→ **Consigne 1**
Dans l'entretien sur La Vestale, renvoyez tout le passage qui va de « M.R. : Je pense » jusqu'à « réel (430) ! », sans la moindre modification.
→ **Consigne 2**
Reprenez la rédaction de l'entretien sur La Vestale et poursuivez-le à partir de sa dernière phrase.

→ **Extrait fourni**
=-=-=-=-=

Faust, Marguerite, air des Bijoux (Paris, 2019)
N.M. : En ce qui concerne La Vestale, est-il important pour vous de la chanter en français, et non en italien comme c’est souvent le cas ?
M.R. : Je pense que la version italienne est inférieure, car beaucoup de choses sont coupées de la version originale, qui est française ! Quant aux enregistrements, ceux qui existent mélangent les versions. Ainsi, la Vestale qui sera donnée au Théâtre des Champs-Élysées est la première qui sera enregistrée en respectant l’ordre de la partition et au diapason réel (430) !
Avec le Palazetto, nous avons travaillé dernièrement sur un nouveau CD, « Voyage », qui sortira sur notre label en septembre de cette année. C’est mon premier album de musique de chambre. Il est composé d’œuvres de compositeurs français et de femmes compositrices (Viardot, Chaminade) écrites en français, allemand, italien et russe. Elles sont toutes dédiées à l’Orient (Chanson Indienne, Chanson esclave) et la plupart n’ont jamais été enregistrées. Le premier single sortira en juillet !
N.M. : La question de la mise en avant des femmes compositrices est aujourd’hui un sujet majeur de notre écosystème musical. Quelle est votre position sur ce sujet ?

=-=-=-=-=

→ **Données fournies**
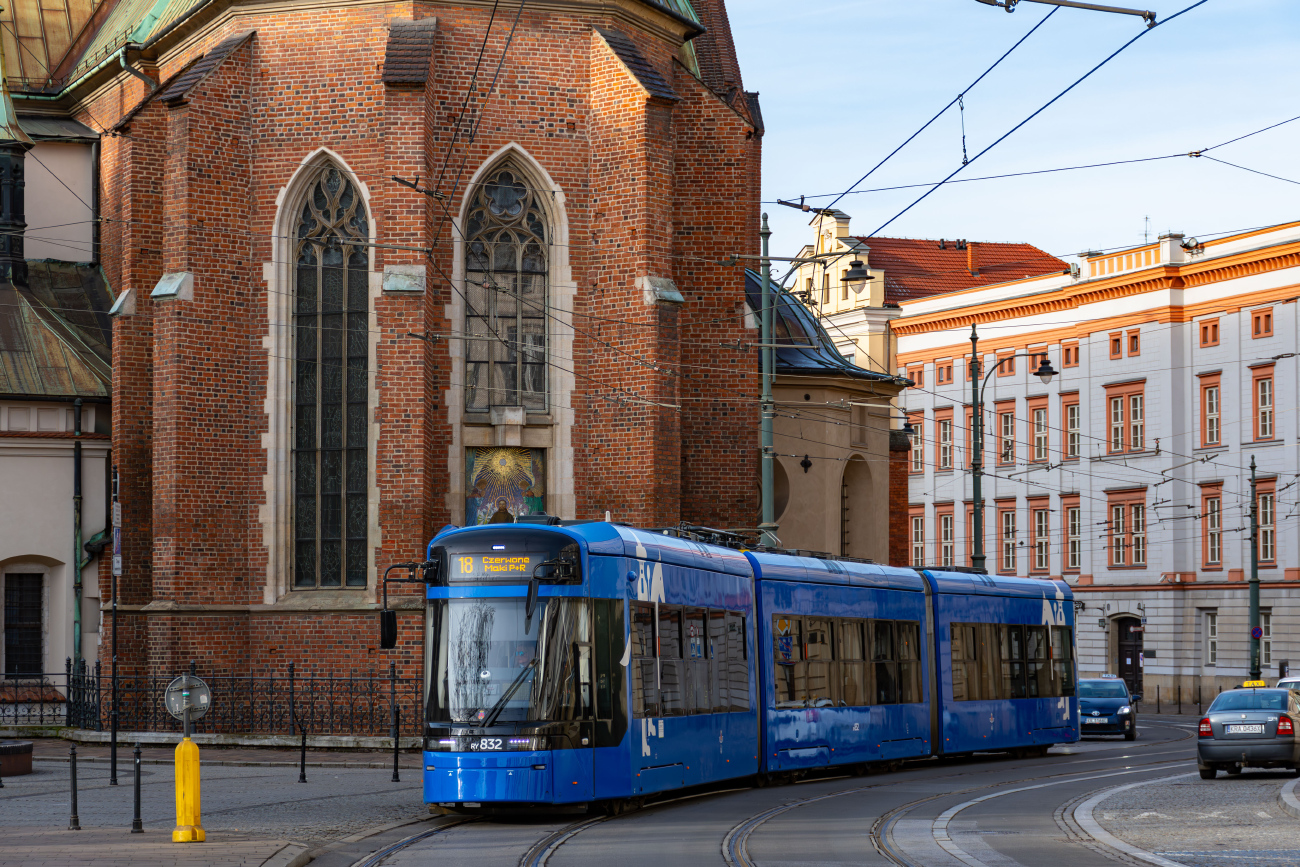 Краков, Stadler Tango NF2 № RY832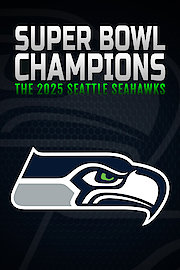 Super Bowl Champions - 2025 Seattle Seahawks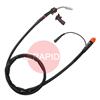 GXE408GA35  Kemppi Flexlite GXe K8 408G A Air Cooled 400A MIG Torch, w/ Euro Connection & GRE80 Torch Remote - 3.5m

=-=-=-=-=

→ **Résultat 1**
M.R. : Je pense que la version italienne est inférieure, car beaucoup de choses sont coupées de la version originale, qui est française ! Quant aux enregistrements, ceux qui existent mélangent les versions. Ainsi, la Vestale qui sera donnée au Théâtre des Champs-Élysées est la première qui sera enregistrée en respectant l’ordre de la partition et au diapason réel (430) !

→ **Résultat 2**
M.R. : D’un côté, je rejoins ce mouvement en faveur des compositrices, de même pour les femmes cheffes d’orchestre. Il était très injuste de donner la primauté aux hommes. Et aujourd’hui, le moment est venu de révéler une musique qui n’était en quelque sorte pas autorisée à l’époque. Mais nous ne pouvons pas prendre la responsabilité de l’histoire. D’ailleurs, quand on m’interroge sur les femmes cheffes d’orchestre, je réponds que le talent n’a ni sexe, ni nationalité, ni couleur de peau. S’il existe un talent, celui-ci restera dans l’histoire.
N.M. : Quels sont vos nouveaux projets en matière d’enregistrement ou de répertoire ?
M.R. : Cela concerne principalement le bel canto, un peu de répertoire sacré et certainement davantage de musique de chambre. En décembre dernier, j’ai fait mes débuts dans Butterfly et eu beaucoup de succès. Je reviendrai à ce rôle, mais après un certain temps. Je prévois également d’autres débuts dans des opéras de Verdi.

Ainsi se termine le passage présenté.